What you will do:
Report every line of the listing below that contains the string "leather", copying each such line in full. Letter case counts.

Recorded information:
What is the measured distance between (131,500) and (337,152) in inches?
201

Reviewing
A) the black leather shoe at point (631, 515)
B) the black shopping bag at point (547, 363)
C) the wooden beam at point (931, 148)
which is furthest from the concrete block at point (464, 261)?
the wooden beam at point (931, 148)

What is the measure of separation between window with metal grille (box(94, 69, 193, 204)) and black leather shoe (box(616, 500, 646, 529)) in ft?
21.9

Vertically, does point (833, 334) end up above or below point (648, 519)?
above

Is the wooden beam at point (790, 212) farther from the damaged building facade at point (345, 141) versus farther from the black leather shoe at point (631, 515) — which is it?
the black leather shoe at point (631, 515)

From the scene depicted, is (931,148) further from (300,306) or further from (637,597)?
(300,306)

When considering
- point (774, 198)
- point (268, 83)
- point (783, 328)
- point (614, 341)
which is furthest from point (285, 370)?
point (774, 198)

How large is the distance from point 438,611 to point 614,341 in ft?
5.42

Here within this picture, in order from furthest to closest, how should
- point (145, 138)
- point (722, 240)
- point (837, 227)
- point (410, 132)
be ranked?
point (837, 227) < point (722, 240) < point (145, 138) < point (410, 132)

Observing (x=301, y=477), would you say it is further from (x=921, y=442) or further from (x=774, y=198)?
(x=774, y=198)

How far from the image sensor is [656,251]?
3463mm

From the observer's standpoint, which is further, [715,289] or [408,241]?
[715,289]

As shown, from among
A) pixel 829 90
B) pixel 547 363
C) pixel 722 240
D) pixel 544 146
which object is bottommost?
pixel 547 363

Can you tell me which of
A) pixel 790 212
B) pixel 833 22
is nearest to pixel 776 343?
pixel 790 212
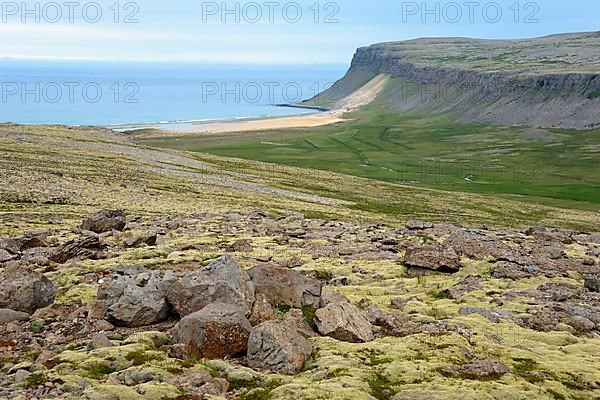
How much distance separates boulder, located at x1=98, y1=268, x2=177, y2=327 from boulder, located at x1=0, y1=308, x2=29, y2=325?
10.2 ft

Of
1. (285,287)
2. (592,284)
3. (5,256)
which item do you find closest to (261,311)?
(285,287)

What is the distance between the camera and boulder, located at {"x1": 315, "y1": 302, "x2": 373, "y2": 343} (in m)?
22.3

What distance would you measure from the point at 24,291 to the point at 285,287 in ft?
36.2

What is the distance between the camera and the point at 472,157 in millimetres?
198125

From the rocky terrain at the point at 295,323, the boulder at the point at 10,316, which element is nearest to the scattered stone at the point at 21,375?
the rocky terrain at the point at 295,323

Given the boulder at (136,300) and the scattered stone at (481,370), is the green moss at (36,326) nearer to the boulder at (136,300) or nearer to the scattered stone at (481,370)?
the boulder at (136,300)

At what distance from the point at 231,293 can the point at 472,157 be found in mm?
186231

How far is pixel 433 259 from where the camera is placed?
113ft

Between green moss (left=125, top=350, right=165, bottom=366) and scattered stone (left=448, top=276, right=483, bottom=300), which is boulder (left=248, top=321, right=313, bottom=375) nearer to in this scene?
green moss (left=125, top=350, right=165, bottom=366)

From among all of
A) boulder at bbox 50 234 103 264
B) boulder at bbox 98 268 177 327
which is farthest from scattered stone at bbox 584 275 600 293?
boulder at bbox 50 234 103 264

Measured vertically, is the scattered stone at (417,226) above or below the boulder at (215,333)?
below

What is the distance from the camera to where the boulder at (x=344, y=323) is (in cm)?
2234

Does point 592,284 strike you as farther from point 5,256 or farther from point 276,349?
point 5,256

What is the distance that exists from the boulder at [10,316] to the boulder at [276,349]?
1030cm
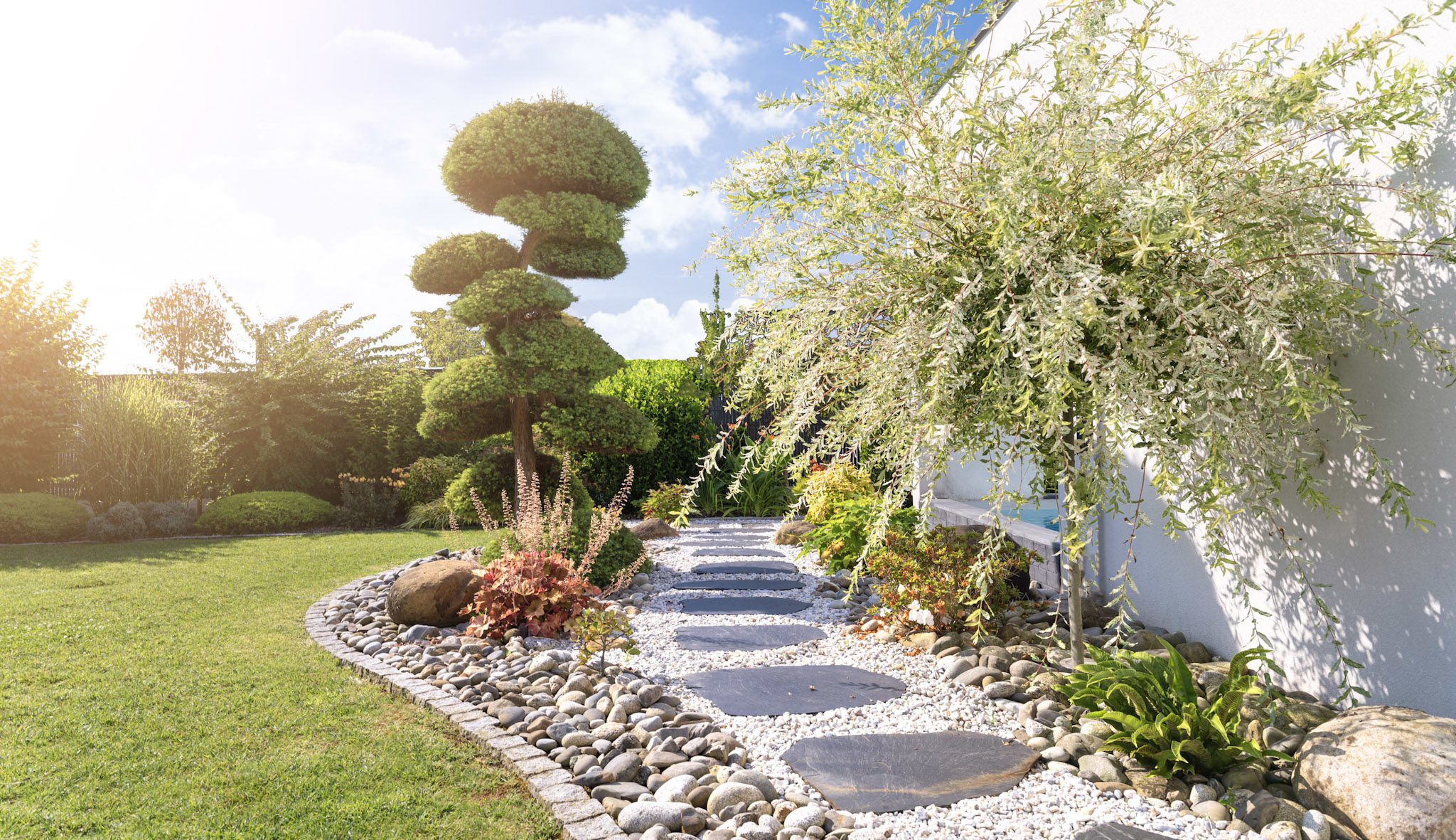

Written response:
A) the black leather shoe at point (631, 515)
What is the measure of separation between window with metal grille (box(94, 69, 193, 204)) and black leather shoe (box(616, 500, 646, 529)) in ft?
Is the wooden beam at point (790, 212) farther from the damaged building facade at point (345, 141) versus farther from the black leather shoe at point (631, 515) — which is it?
the black leather shoe at point (631, 515)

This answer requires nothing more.